===== FONTE =====

Spreco di denaro – Il quadro, tutt’altro che edificante, s’arricchisce di ulteriori
cadute con la nota di copiose unità d’impiegati inoccupati, tenuti in sede o
inviati sul territorio afghano a far nulla, riscuotendo però emolumenti
accresciuti dall’indennità di “rischio”. Coloro che per coscienza o
indignazione denunciavano sperperi e paradossi hanno subìto ritorsioni ed è
utile sapere come l’andamento sia rimasto inalterato sotto le amministrazioni
Repubblicana e Democratica. Nonostante le promesse di pulizia e le buone intenzioni
corpo e spirito di Usaid non sono mai cambiati, così nel 2010 un altro report evidenziava
l’addestramento dei giudici afghani affidata a un’unica azienda senza indire
gare d’appalto. Cifra prevista: 24,5 milioni di dollari, spesi senza controlli né
conseguenze. Precedenti progetti (fattorie per l’allevamento di pollame)

===== DATI FORNITI =====

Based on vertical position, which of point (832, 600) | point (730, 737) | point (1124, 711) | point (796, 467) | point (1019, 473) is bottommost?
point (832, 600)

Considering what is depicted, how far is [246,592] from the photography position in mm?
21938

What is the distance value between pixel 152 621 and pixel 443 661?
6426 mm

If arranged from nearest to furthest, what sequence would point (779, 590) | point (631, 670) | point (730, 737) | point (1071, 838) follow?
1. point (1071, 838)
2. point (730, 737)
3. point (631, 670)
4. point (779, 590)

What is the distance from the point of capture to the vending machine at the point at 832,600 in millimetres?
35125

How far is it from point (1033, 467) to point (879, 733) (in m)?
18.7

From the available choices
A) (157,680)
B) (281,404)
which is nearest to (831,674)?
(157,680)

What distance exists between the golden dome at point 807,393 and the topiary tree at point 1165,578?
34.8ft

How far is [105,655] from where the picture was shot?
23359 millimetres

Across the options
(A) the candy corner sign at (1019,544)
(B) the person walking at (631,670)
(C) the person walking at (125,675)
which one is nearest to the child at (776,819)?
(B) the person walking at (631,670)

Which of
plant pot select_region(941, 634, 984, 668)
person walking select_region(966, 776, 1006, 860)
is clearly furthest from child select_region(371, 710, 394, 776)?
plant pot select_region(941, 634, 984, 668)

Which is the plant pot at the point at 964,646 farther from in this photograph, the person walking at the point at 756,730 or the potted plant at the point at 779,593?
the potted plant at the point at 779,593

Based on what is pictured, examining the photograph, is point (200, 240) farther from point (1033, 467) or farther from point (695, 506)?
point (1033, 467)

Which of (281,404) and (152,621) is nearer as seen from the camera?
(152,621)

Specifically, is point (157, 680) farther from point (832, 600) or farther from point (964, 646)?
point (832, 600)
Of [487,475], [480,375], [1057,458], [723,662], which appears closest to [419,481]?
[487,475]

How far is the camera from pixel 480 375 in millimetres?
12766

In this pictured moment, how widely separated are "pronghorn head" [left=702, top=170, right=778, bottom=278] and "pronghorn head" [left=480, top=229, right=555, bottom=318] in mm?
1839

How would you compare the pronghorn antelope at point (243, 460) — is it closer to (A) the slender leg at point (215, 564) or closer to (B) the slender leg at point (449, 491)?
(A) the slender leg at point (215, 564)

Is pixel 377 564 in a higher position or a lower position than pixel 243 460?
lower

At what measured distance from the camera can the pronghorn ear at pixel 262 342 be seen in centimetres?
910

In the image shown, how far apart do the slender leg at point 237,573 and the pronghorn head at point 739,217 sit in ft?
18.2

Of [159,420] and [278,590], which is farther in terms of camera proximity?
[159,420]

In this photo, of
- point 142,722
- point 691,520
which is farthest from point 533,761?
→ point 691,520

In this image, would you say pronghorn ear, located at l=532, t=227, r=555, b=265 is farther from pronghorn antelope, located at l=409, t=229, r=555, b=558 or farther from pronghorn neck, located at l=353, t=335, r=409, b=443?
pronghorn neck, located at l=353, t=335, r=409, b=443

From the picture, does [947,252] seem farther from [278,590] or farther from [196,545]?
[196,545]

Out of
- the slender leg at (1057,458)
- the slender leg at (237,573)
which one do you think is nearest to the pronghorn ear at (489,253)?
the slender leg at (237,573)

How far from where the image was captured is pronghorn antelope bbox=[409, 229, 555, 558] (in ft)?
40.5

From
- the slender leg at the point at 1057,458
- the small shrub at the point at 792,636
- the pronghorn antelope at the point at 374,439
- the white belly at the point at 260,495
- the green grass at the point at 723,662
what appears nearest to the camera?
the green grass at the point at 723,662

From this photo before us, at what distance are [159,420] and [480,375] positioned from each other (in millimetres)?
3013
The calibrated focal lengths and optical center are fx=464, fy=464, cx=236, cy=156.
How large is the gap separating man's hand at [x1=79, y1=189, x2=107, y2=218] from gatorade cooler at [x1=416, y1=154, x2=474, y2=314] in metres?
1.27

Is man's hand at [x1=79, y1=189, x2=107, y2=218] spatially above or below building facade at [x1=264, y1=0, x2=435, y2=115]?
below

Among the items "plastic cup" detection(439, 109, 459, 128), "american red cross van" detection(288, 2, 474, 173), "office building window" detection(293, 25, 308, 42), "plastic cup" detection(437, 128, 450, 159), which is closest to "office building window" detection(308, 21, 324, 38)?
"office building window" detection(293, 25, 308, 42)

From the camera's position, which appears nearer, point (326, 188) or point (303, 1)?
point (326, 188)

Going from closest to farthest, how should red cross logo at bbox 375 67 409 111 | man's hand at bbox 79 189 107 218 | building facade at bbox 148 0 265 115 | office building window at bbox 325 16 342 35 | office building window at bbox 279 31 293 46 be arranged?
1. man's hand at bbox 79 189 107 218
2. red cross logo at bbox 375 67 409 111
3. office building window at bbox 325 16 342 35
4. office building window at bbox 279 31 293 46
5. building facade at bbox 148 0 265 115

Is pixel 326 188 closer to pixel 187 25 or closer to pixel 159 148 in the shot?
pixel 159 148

=====

▶ **COMPITI DA SVOLGERE**:
(A) Trascrivi senza alcuna modifica le righe dei record, dalla riga con "Considering what is" fino alla riga con "4. point (779, 590)" inclusa.
(B) Scrivi il seguito del testo sugli sprechi di Usaid in Afghanistan.

▶ **RISULTATI DELL'ESERCIZIO**:
(A)
Considering what is depicted, how far is [246,592] from the photography position in mm?
21938

What is the distance value between pixel 152 621 and pixel 443 661?
6426 mm

If arranged from nearest to furthest, what sequence would point (779, 590) | point (631, 670) | point (730, 737) | point (1071, 838) follow?
1. point (1071, 838)
2. point (730, 737)
3. point (631, 670)
4. point (779, 590)

(B)
s’erano rivelati clamorosi flop e i vertici dell’organismo non hanno mai
spiegato i motivi per cui 145 fattorie su 180 avessero rifiutato d’investire
nel business dell’allevamento. Le scelte di Usaid sono state criticate anche
per la distrazione di denaro da obiettivi primari come quelli alimentari, visto
che tuttora un terzo della popolazione afghana consuma un pasto al giorno.